Wednesday 21 November 2012

“Do you speak Globlish?” (or the perils of phrasal verbs)

This week’s post was supposed to be a Part Two of last week’s musings on corporate storytelling, but I’ve been sidetracked. After spending much of the last three days developing an internal video project aimed at our managers around the world, I’ve been giving a lot of thought to what type of English you need to use for a global audience.
The problem raised its ugly head early on in the process. The film involves a dozen or so employees – French, Italian, Indian, German and British - delivering lines to camera. Most of the people watching it will not speak English as a first language. If this sounds something like the joke about an Englishman, an Italian and a Frenchman walk into a bar, that’s because it is.
Most discussions on the ‘type’ of English to use in corporate communications are variations on the age-old British versus American English debate. Everyone has their own rules. Mine is that if your audience is Western Europe, go with British; if you’re widening it out to the rest of Europe, American wins out marginally; and if your audience is global, then only American will do. Above all, choose one and stick to it: there’s nothing more irritating to a linguistic pedant than a piece of writing schizophrenically spattered with ‘z’s and ‘s’s. It’s one of the reasons I hate the Paris metro.
In fact the real language of international English is not American English at all. It’s Globlish. Using American English as a starting point, you need to eliminate all the vocabulary and structures that get in the way of a non-native speaker understanding what you’re trying to say.
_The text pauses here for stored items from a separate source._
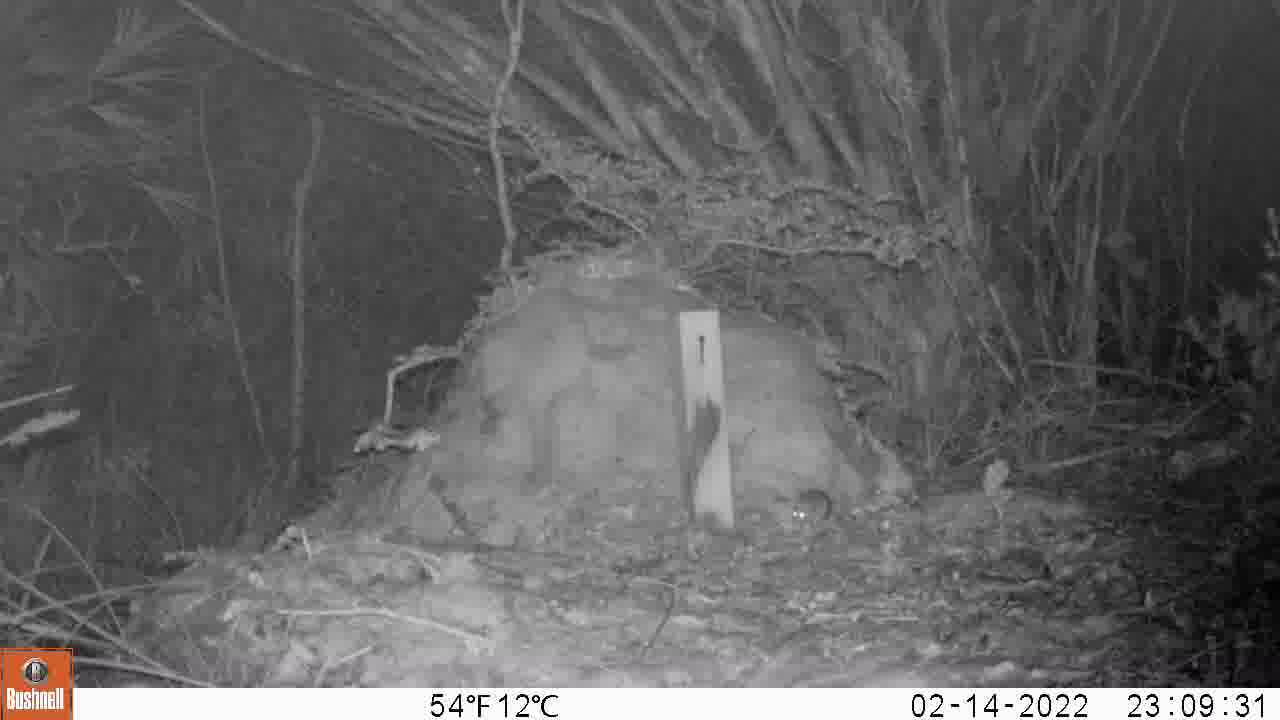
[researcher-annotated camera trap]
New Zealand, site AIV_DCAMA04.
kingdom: Animalia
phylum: Chordata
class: Mammalia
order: Rodentia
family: Muridae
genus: Mus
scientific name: Mus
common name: mouse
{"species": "mouse (Mus)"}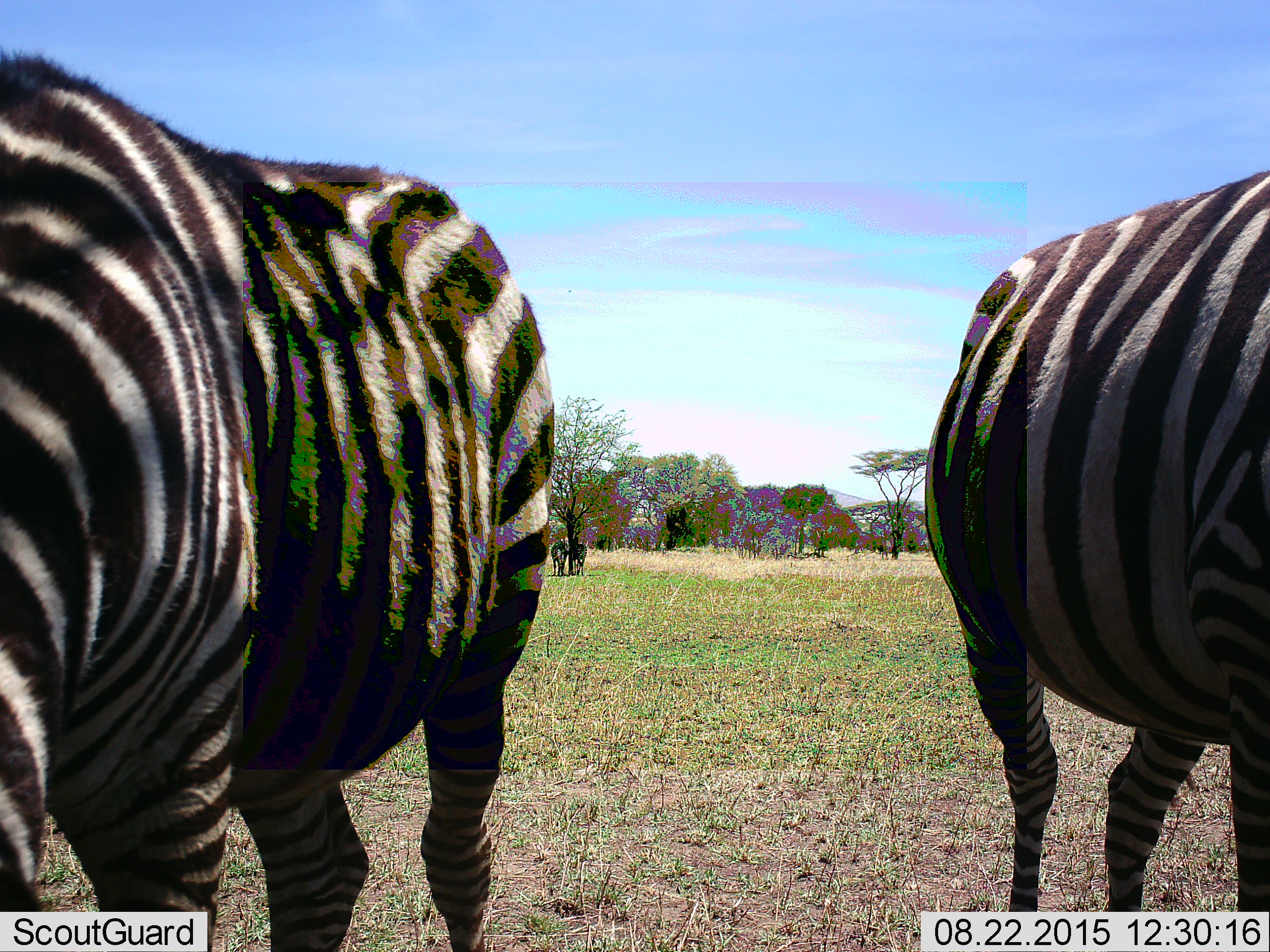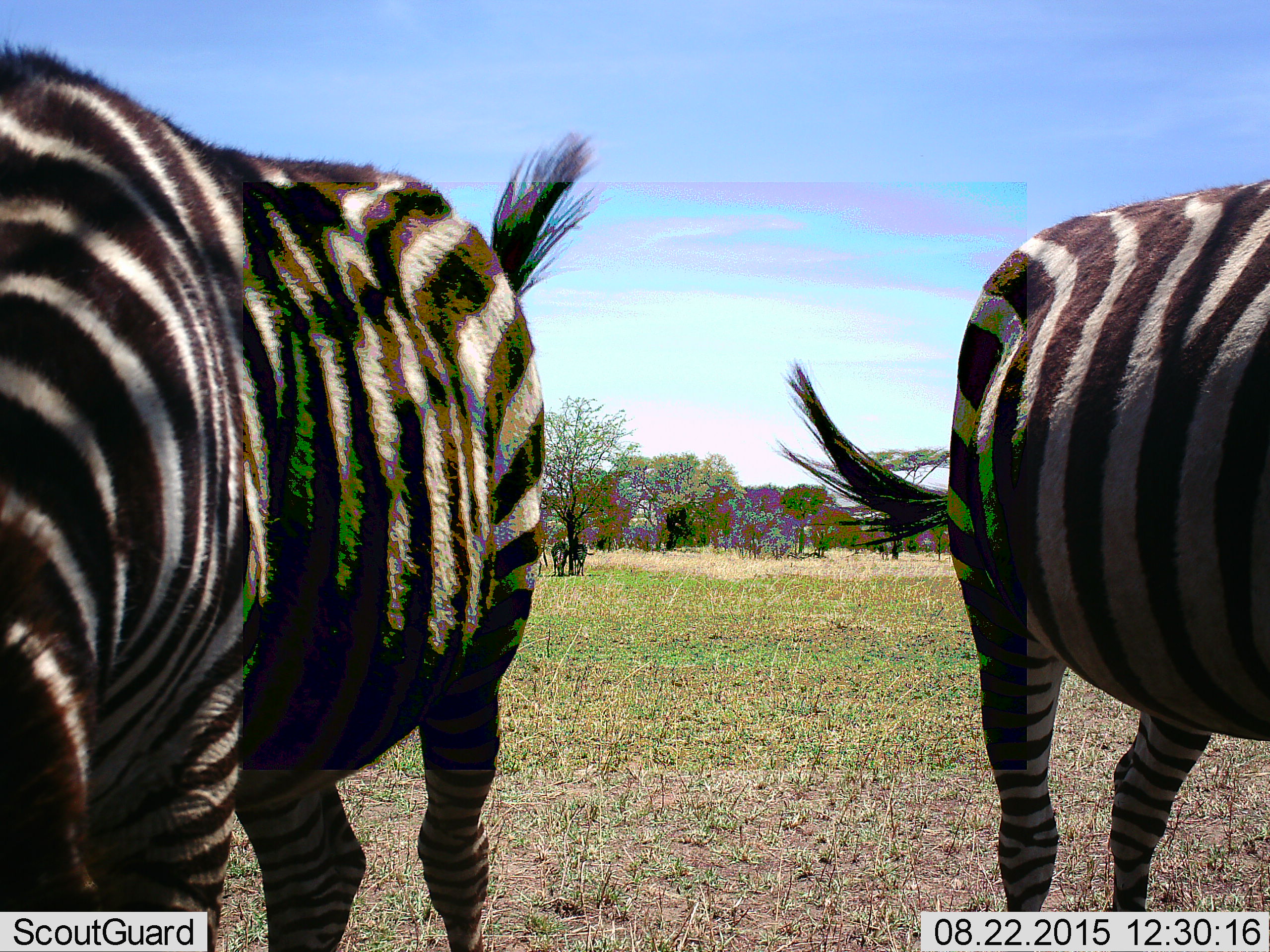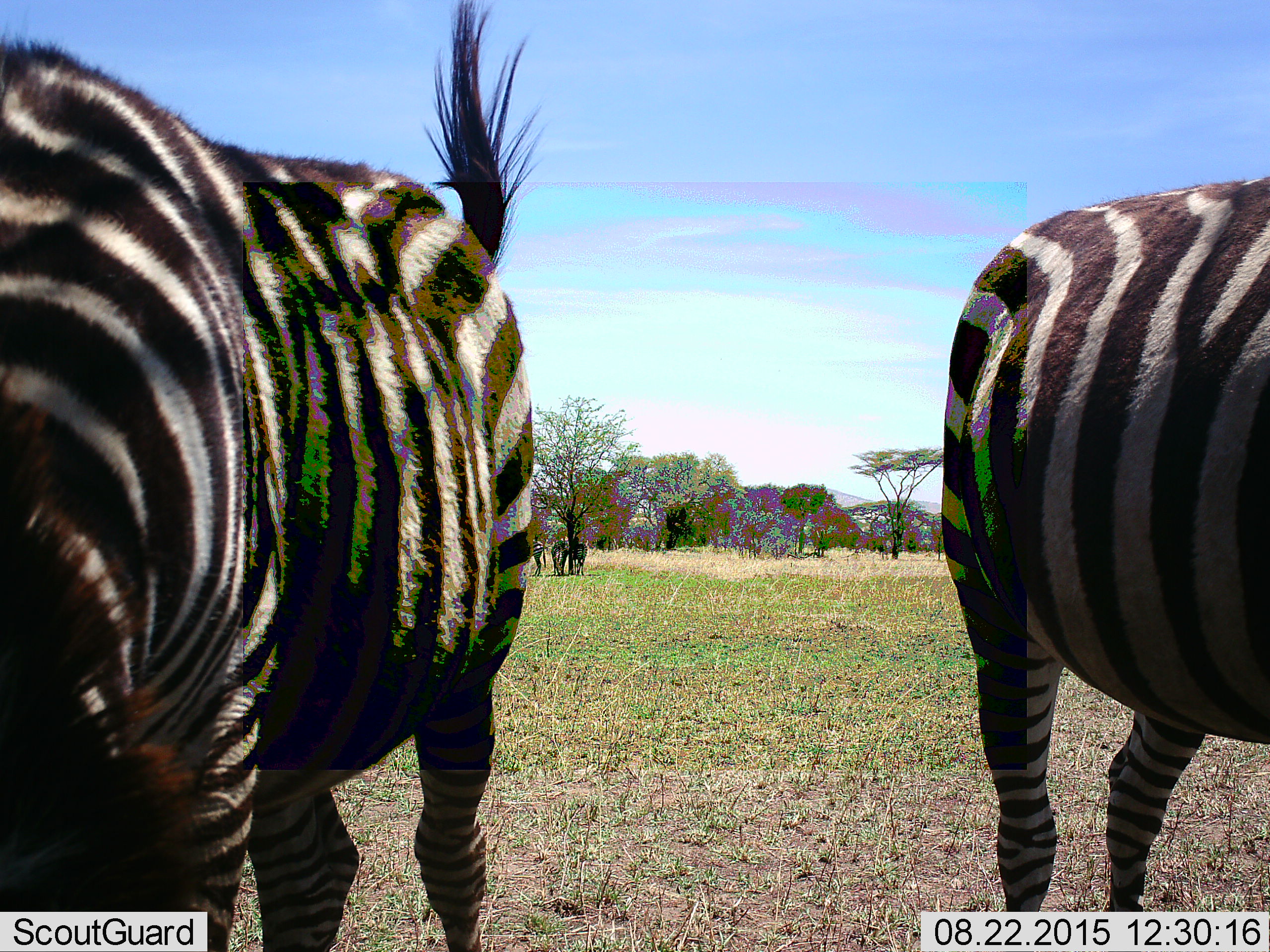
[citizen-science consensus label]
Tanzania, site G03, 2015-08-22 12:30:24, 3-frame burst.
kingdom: Animalia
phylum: Chordata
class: Mammalia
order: Perissodactyla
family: Equidae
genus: Equus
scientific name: Equus quagga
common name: plains zebra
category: zebra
Zebra (plains zebra) (Equus quagga), count 4. Behavior (volunteer vote fractions): standing 79%, resting 0%, moving 5%, interacting 11%. Young present (vote fraction): 0%. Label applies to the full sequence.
At a basic level, this means getting rid of cultural references masquerading as words. (For example, the French describe sticky tape as “Scotch”. The English call it “Sellotape”. Why? Because the two rival brands got a foothold in each country at a different time). You also need to shorten sentences – although this is good practice anyway. But the real holy grail is complete elimination of phrasal verbs.
You may not even have heard of phrasal verbs if you’re a native speaker. When you were growing up, you probably got away with learning no grammar, looking up the odd term in the dictionary when you were looking to impress someone, and generally you’d get away with it.
As a non-native speaker… well, after years of painstaking study, you probably still wouldn’t understand that last sentence.
Make up, run out, set up… English is full of dastardly combinations of deceptively simple verbs and prepositions which mean something entirely different when strung together. So whereas passing out might be the unfortunate consequence of a typically British bout of binge-drinking, passing away is altogether more serious.
As a global communicator you need to banish these words from your vocabulary. This is very hard, because most native speakers, when urged to make things simple, fall back on Anglo-Saxon vocabulary, which is mainly made up of… that’s right, phrasal verbs. It’s one of the irritating reasons that foreigners often understand other foreigners speaking English better than they understand the real thing. To speak Globlish is to tread the fine dividing line between straightforward, simple English and the easy Latinate alternatives – “tolerate” instead of “put up with” for example - that, used excessively, will catapult your writing into a bizarre Franglish translation.